There is, however, far more to this confused story, one that goes back to before mediaeval times but which really sparked into life some 750 or so years ago. The debate as to the Immaculate Conception was, in no small part, a battle of philosophical and theological wills between Dominicans and Franciscans. And as such, into the whole argument stepped our old friend Ramon Llull.

The Mallorcan man of mystery and general know-all was in the Franciscan camp, and it was this Franciscan faction, within the Catalan Catholic tradition, which was to lead to the suggestion that lands which were associated with the Crown of Aragon, as was the case with Mallorca, were ones from which arose a fundamentalism.

The point to make is that mostly all religious debate of the time was of a fundamental nature. Rationality and logic had yet to be subject to the earth-shattering influences of the scientific revolution which were to draw into question whole bodies of religious work. The scholars of that era, therefore, grappled with the issue of Mary's conception purely from the perspective of notions such as original sin and preparation for the arrival of the Son of God. Most didn't veer away too drastically from such fundamental concepts. To do so was rarely a wise move, as being denounced as a heretic and ending up on the wrong end of a burning stake were not uncommon consequences.

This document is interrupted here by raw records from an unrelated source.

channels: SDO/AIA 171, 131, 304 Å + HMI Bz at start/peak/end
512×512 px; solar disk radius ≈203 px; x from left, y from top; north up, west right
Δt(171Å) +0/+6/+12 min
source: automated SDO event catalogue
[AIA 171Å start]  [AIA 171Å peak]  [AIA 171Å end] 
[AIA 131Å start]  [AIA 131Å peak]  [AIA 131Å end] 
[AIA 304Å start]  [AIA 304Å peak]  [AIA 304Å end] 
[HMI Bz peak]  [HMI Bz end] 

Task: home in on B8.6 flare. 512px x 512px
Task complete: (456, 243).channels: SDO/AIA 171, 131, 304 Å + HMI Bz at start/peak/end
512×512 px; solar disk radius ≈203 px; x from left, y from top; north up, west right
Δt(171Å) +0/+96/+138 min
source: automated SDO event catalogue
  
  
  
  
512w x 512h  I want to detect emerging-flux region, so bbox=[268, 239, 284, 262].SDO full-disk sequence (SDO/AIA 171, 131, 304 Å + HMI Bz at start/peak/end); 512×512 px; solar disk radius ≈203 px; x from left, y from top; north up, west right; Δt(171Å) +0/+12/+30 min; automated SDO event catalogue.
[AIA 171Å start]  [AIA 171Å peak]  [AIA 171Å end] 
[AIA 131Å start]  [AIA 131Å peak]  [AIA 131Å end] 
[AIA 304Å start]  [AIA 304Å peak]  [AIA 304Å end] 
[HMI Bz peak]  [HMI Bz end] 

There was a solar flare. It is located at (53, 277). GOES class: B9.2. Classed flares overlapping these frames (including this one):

Nevertheless, the debate was fierce, Llull and many others setting about trying to explain how Mary was conceived and why. Neither was as simple as it might have seemed. Essentially, what Llull believed was that Mary was destined to be the Mother of the Son of God. Given this, and so given the fact that the Son of God would eventually, as they liked to put it, "take flesh from her", she could not have been corrupted - at time of conception - by actual or original sin. Had she been, then the Son of God would not have ultimately been able to derive flesh from her, for the simple (?) reason that God and sin cannot co-exist in one person.

In other words, Mary was conceived without sin, and to reinforce this, according to Llull, when Anne and Joachim, Jesus's maternal grandparents, set about conceiving, they did so because their desire was so pure that God bestowed upon them the grace to be able to conceive the Mother of the Son of God, thus guaranteeing the purity of Mary.

Which was all pretty mind-blowing stuff back in the thirteenth and fourteenth centuries, but the idea that Mary was conceived without sin was to cause a schism. Enter, therefore, the Dominicans, and in particular Saint Thomas Aquinas. Though his views have been scrutinised, analysed and revised over centuries, Aquinas seemingly denied the immaculate nature of the conception (as other Dominicans were to). For Aquinas, the Blessed Virgin contracted original sin.

While this whole argument was to rage for years, centuries and still does rage, the fundamental fundamentalism of Llull became a given in Aragon and associated lands at the time. Mallorca, therefore, was driven by the philosophy of the "Immaculists". So this philosophy, despite an outbreak of the burning of Llullian texts for a while (Dominicans who considered the doctrine heretical), dominated political as well as religious thinking and was to transfer, through marriage, to Castile. When Ferdinand of Aragon married Isabel of Castile in the fifteenth century and produced the quasi-unification of Spain, Isabel grabbed hold of the Immaculate Conception and La Immaculada big time. And it was here that the story became distinctly odd, as the Franciscan advisors to the Catholic Kings were able to use the without-sin narrative to arrive at an explanation of the purity of Spain. The country itself had been born "free of stain". To say the least, it was a somewhat racist idea.

So there you have it. A brief story of a very long one. The Immaculate Conception probably better known as The Immaculate Confusion.